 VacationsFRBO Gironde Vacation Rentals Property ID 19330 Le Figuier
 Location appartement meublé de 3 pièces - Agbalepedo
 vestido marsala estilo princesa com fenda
○ ○ ○ ○ ○ ○ ○
▸ **Work to be completed**
Repeat the listing in its entirety, keeping each line as it is.

▸ **Answer below**
 VacationsFRBO Gironde Vacation Rentals Property ID 19330 Le Figuier
 Location appartement meublé de 3 pièces - Agbalepedo
 vestido marsala estilo princesa com fenda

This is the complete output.